Evidently Tom Brady right now is right back atop of his game. The talk of dropping off the Mount Rushmore of quarterbacks looks ridiculous, and he may have as good a case as anybody for an MVP award.
Brady has dramatically improved his performances from early season struggles, but so have some of his supporting cast. The Patriots as a whole have improved from a team that looked listless into genuine contenders once more. What is perhaps telling is in ESPN’s Midseason MVP Poll, though Brady was a clear leader, Mike Reiss (who actually covers the Patriots) named Gronkowski as the league’s MVP and not Brady because of the impact he can have on everybody around him – including his quarterback.
I still believe that Brady had let his game slip and had been declining in performance for a while, especially in a couple of key areas, but the beginning of this season his teammates kicked that decline into overdrive, culminating in that debacle against the Chiefs. That game has served as the jolt that the entire franchise needed to right the ship. Brady himself has been like a different player since that game, clearly irked by the talk of his poor play and decline, but he has also had help from those around him who have experienced a similar upturn in performance.
Right now Tom Brady is the best quarterback in football.
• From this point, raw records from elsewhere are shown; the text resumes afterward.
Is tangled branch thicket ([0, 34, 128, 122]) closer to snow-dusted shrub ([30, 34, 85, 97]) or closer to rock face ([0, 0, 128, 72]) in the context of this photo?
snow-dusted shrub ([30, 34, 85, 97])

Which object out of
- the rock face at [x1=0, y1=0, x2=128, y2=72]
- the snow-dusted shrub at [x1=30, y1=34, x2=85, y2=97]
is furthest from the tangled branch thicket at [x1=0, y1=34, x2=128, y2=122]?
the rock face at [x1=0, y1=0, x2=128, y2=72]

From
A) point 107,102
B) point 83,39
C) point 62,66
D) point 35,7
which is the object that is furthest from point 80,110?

He has shown he can still hit those highs that I didn’t think him capable of just a month ago, but he has had help along the way. The question becomes can Brady and the Patriots sustain those levels for the remainder of the season, or will he begin to slip once more?
When all is said and done the decline of all great quarterbacks is inevitable. Joe Montana slipped, Dan Marino slipped, Johnny Unitas slipped. Peyton Manning and Tom Brady will slip. What is truly remarkable is how long both men can fight off father time through sheer force of will.